Break up the screens with slides

Most courses I’ve done are either a screen-share with no face, or a screen-share with the same face for 20 hours.

Thanks to the TikTok attention apocalypse, you have to keep students engaged. We constantly change up the screen and what the student sees.

Sometimes it’s slides. Sometimes it’s me or Todd full screen. Sometimes it’s split-screen. Sometimes it’s just a series of browser tabs. No matter what you must have your face on screen, otherwise it feels impersonal and robotic.

Use Loom software to record on-demand courses.

Get great freelancers to help

Running courses isn’t easy.

You might need web developers for websites, illustrators for graphics, copywriters for landing pages, marketers for running email software, community managers, virtual assistants, operations people.

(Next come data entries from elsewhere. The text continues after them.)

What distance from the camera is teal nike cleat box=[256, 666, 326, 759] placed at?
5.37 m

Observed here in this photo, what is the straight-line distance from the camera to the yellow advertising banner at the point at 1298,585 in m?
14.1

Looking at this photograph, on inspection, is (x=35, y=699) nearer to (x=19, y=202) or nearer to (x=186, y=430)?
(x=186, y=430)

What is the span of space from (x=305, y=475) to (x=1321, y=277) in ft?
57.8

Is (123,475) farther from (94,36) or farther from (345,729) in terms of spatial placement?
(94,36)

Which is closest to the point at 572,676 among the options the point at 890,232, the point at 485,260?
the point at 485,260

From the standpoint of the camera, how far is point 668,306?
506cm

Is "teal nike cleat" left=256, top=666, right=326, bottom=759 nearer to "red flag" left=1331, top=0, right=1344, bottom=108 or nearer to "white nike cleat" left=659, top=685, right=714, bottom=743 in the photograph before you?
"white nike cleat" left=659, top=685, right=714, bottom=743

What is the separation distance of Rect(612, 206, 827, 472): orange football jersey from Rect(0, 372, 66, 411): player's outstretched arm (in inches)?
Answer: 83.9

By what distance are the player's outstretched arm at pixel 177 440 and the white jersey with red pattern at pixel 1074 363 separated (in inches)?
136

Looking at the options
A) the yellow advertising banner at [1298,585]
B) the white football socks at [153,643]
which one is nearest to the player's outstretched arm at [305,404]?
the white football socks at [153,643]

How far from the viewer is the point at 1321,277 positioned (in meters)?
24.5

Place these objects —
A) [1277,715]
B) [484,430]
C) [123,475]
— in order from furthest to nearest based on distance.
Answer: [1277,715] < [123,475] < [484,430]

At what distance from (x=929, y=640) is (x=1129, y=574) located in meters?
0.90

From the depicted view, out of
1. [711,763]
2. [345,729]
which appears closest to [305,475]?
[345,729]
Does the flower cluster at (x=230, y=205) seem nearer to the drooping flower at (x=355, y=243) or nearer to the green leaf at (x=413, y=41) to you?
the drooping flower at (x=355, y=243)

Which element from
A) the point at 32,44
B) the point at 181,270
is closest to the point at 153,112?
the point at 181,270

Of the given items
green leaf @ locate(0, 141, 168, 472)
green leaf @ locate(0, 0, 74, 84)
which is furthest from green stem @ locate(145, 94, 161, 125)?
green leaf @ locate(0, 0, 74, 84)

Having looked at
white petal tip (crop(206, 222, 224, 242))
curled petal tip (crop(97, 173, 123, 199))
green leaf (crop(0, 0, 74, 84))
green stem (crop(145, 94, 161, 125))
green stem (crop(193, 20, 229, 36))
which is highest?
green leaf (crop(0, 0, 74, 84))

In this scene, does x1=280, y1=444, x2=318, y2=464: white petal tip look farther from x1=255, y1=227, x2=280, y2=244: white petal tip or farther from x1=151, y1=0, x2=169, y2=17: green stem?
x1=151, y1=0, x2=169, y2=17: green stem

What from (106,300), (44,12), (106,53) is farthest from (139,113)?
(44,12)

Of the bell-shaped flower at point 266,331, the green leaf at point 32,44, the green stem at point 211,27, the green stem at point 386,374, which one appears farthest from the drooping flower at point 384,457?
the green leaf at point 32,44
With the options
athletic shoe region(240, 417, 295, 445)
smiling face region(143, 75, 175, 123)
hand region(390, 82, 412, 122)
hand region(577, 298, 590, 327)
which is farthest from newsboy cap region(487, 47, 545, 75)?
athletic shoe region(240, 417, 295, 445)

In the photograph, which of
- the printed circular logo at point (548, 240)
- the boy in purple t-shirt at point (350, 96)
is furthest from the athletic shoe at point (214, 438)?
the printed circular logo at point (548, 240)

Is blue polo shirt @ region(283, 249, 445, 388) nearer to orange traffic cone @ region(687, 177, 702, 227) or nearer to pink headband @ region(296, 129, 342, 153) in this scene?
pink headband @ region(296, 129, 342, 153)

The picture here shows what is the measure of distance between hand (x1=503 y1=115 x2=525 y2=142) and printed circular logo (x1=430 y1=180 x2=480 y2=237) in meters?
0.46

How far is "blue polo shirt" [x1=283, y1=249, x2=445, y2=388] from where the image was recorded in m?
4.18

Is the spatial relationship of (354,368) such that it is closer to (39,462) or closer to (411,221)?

A lot of course creators fail and become overwhelmed because they think they can do it by themselves. You can’t. That’s why it pays to join a few paid communities (or even courses) beforehand and recruit talent to assist as you need them.

Big tip: Pay for video editing as soon as you can. It drains time.

Send blog posts, not sales emails

Sales emails for courses are a pain in the ass.

They’ll accelerate your email unsubscribes at a rapid pace. We don’t join email lists to be sold to, except many of you reading this mistakenly think we do because selfishness has got in the way.

My approach isn’t to send sales emails. Nope.

We send blog posts that people find valuable. At the end we briefly mention the course for those who might be interested. But if you read the email it doesn’t feel like a one-night stand the way a sales email does.

Stop sending sales emails with subject lines that say “Course open, buy now, 2 hours left.”

We don’t care numbnuts.

Short lessons from building courses

  • Warm up your audience. If you want to offer a course you’re better off warming up the potential audience about the topic weeks before.
  • There are no course creator competitors. One dumbass got angry at me because they showed me some of how they do courses. Then I launched one and they cried like a baby. Apparently only they can sell courses and no one else can. Idiot. I started thinking about offering courses in 2005 — when they were still in diapers. Abundance over scarcity mindset, always.
  • Give a damn about what you’re teaching. Too many course creators are lifeless. They just do it for the money. Students can tell. Teach stuff you love and the students will become raving fans.
  • Pay a copywriter off Upwork to write your landing pages. They’ll convert better when you do. (Stay ethical when you sell and don’t lie. Ever.)
  • Use a platform like Teachable. It’s easy to get started. Building your own and d*cking around with tech is a waste of time.
  • People buy courses to save time. Become the curator of all the biggest lessons. Build a Roam/Notion database of all the best information. Then ruthlessly chip away at the block of information as if you’re Michelangelo carving the statue of David.
  • You don’t need a website or a logo. We still don’t have either because it’s jerking off for no reason to feel as if progress is happening.

Harsh fact you’re *not* going to like

Some of you are better off being affiliates for already successful courses as you don’t have the social-proof or the experience to offer one. Two options…

  1. You can make two sales of your course that no one has ever heard of.
  2. Or you can sell a course that’s already successful and has data-backed results, copy, lessons, landing pages, pain points, etc and help a lot of students. (And make a living from it for hardly any work.)

Worth thinking about before you build a course.

A course challenge I still haven’t solved

I want to leave you with a big challenge I’m trying to solve.

Over the past 8 years I’ve learned a lot about self-improvement. Courses are great at teaching skills and sharing curated information. But I want to go one step further in the next version of my online academy.

I want habit mastery, gamification, mindset, emotions, resilience, and combating fear to dictate how the skills will be implemented. This isn’t going to be easy, yet I feel compelled to help more in the student’s success.

Otherwise it’s all learning masturbation.

The teachers who produce real results will own the online course industry.